From   "Nick Cox" <[email protected]>
To   <[email protected]>
Subject   RE: st: RE: How to define shortest possible period with 95% ofobservations
Date   Wed, 12 May 2010 20:58:37 +0100

Well, graphics for one. If January is in the middle of the fire season,
you shouldn't want it to be the origin. 

And summary statistics for another. If fire years really are more
natural than calendar years, you should prefer them as the time
framework for summaries. 

Don't sniff at half a second of computer time. Some times it takes a
full day of revising a program to achieve such a saving. 

Nick 
[email protected] 

Daniel Mueller

Well, we have thought about that. It is surely not a problem as the fire

season in our target area is relatively short (~3 month) and the 95% are

in a much shorter interval. Therefore, it does not matter where the max 
is - we will capture the relevant period. We have other good reasons to 
use the max for this definition.

But I bow in and use -egen- with the function 
-dayofyear(daily_date_variable)- and map the day to the fire season 
accordingly. I guess that was Nick's suggestion. It saves two lines of 
code and maybe half a second of computing time. Are there other
advantages?


Steve Samuels wrote on 5/13/2010 2:33 AM:
> What you are asking is not only contrary to Nick's recommendation
> (and, now, mine), it is a mistake. You are assuming that the peak day
> for fires occurs exactly in the middle of a "fire year".  Of course
> the  peak days will differ from year to year, and you will wind up
> with overlapping periods.

> On Wed, May 12, 2010 at 3:13 PM, Nick Cox<[email protected]>
wrote:
>> What you outline is not what I was recommending. It's an awkward
>> half-way house.
>>
>> But in terms of your new question, see
>>
>> SJ-6-4  dm0025  . . . . . . . . . .  Stata tip 36: Which
observations?

○ ○ ○ ○ ○

*TASK 1*.
In the email above, condense the paragraph beginning "Well, we have thought about that" into a short bulleted list of its main points.
*TASK 2*.
Copy, line for line, the part of the entries below that runs from the line containing "Looking among" through the final line of the entries, both ends included.

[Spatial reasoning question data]
○ ○ ○ ○ ○

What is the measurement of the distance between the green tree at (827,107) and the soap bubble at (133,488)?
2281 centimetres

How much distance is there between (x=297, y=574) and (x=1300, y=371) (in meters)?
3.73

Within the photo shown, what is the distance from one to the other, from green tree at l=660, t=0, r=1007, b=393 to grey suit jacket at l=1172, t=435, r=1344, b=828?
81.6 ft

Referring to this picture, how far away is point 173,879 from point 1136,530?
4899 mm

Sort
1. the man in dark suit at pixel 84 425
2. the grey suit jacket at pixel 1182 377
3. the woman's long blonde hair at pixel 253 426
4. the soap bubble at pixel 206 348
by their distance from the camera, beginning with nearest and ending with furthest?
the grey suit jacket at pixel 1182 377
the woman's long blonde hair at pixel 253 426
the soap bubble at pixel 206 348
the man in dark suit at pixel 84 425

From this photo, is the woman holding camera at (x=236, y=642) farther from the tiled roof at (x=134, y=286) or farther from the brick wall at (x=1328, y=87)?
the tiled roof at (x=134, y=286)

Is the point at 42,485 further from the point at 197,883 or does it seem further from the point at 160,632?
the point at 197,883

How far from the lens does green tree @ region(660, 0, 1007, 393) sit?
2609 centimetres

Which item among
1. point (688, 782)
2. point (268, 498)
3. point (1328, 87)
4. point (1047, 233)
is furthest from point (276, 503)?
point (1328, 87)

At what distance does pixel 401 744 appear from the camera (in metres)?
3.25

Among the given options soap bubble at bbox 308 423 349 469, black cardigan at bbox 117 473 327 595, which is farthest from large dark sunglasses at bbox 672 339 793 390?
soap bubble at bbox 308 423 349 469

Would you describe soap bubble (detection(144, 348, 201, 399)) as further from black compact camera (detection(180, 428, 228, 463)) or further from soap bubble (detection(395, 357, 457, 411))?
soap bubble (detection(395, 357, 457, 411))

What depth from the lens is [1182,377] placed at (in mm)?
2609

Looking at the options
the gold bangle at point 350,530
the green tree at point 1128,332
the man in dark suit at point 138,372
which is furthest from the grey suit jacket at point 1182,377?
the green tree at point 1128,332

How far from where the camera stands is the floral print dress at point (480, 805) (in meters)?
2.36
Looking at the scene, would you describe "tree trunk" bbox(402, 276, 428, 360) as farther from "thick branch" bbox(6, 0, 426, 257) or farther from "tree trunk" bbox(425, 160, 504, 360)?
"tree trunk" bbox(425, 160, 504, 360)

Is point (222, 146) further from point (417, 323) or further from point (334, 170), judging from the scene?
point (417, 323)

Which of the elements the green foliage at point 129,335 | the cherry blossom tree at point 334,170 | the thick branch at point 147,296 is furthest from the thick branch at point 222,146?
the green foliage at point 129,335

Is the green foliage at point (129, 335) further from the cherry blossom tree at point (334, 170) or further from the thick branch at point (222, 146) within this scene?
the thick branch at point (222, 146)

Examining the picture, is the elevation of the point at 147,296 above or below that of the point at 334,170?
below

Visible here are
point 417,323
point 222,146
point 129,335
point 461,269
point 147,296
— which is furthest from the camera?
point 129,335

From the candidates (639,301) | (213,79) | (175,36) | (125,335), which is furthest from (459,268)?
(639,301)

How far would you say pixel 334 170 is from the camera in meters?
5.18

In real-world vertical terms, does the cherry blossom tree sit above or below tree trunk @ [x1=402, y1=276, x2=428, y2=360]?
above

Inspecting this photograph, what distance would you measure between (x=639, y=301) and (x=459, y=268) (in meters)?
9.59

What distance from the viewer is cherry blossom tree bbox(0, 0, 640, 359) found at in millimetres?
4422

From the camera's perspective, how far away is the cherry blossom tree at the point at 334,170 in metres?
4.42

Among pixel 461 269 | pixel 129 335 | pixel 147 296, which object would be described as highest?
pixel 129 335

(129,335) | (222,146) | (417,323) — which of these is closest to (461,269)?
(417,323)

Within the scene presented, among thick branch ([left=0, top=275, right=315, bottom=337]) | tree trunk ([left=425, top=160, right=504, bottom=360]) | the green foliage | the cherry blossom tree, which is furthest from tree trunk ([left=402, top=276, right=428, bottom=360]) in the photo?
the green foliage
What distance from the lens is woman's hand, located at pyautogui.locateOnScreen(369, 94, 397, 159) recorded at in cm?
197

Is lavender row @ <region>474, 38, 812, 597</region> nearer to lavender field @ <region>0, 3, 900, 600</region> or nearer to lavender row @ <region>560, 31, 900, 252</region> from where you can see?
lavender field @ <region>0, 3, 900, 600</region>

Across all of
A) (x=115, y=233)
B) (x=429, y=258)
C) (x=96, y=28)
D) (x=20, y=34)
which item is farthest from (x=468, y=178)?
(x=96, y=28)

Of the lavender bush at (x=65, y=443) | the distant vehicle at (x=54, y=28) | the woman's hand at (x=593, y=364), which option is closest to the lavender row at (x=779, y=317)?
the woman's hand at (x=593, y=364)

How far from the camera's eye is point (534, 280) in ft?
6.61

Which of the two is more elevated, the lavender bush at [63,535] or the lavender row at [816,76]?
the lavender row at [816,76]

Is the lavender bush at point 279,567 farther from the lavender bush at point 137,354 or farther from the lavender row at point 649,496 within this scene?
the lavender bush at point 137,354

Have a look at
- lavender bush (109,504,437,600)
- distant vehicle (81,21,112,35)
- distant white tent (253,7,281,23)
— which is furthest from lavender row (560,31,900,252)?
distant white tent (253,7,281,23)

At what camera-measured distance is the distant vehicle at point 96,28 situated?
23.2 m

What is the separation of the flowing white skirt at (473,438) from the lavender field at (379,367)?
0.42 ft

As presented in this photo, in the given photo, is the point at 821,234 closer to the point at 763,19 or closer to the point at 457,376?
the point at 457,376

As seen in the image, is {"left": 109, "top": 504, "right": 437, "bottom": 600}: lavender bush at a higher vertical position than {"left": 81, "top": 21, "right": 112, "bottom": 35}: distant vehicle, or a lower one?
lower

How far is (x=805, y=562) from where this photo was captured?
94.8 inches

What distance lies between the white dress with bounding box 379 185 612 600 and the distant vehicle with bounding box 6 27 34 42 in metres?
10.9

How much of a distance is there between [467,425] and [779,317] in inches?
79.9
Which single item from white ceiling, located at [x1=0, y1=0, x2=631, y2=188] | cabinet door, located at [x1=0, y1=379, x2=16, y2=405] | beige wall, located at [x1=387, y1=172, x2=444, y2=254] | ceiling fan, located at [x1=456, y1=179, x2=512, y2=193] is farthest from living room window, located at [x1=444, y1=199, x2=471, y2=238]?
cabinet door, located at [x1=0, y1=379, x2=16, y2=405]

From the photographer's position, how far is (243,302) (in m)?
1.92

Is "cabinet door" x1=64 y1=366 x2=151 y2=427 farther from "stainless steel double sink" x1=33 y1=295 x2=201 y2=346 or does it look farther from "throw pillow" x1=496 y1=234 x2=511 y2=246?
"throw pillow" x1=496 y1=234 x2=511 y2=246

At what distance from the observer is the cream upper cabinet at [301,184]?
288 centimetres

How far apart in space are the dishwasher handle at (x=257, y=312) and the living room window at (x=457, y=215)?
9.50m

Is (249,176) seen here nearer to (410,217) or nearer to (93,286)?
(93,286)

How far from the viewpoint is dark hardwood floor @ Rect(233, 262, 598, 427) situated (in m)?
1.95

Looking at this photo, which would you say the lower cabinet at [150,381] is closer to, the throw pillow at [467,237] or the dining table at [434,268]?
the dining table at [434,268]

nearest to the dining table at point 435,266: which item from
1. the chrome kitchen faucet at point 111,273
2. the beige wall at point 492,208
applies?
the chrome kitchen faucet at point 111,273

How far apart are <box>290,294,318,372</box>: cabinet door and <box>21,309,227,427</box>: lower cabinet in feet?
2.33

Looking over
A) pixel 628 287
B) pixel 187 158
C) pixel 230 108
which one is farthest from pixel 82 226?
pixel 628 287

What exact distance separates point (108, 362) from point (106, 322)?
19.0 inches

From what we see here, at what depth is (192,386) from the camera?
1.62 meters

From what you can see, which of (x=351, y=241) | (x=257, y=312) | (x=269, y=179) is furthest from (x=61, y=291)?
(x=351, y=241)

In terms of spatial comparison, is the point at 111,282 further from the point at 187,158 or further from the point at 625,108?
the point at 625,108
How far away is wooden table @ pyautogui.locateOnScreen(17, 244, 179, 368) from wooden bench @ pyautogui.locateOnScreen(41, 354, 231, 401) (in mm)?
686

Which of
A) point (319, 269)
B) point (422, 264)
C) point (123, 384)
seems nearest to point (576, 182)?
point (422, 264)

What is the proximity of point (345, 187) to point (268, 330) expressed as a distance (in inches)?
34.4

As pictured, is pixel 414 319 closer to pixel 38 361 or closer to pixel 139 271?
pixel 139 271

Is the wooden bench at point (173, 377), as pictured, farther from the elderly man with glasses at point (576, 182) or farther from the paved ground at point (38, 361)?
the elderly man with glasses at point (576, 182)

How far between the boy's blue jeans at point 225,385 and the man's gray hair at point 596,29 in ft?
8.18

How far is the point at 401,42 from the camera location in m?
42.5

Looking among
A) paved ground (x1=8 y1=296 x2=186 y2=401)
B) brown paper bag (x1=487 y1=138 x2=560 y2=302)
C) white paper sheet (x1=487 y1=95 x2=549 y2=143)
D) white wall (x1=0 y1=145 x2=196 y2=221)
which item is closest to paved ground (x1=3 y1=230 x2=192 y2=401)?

○ ○ ○ ○ ○

*FINISHED ANSWER 1*.
- The matter has been considered and is not seen as a problem.
- The fire season in the target area is relatively short (about three months).
- The 95% falls within a much shorter interval.
- Therefore, where the max falls does not matter; the relevant period will be captured.
- There are other good reasons to use the max for this definition.

*FINISHED ANSWER 2*.
Looking among
A) paved ground (x1=8 y1=296 x2=186 y2=401)
B) brown paper bag (x1=487 y1=138 x2=560 y2=302)
C) white paper sheet (x1=487 y1=95 x2=549 y2=143)
D) white wall (x1=0 y1=145 x2=196 y2=221)
which item is closest to paved ground (x1=3 y1=230 x2=192 y2=401)?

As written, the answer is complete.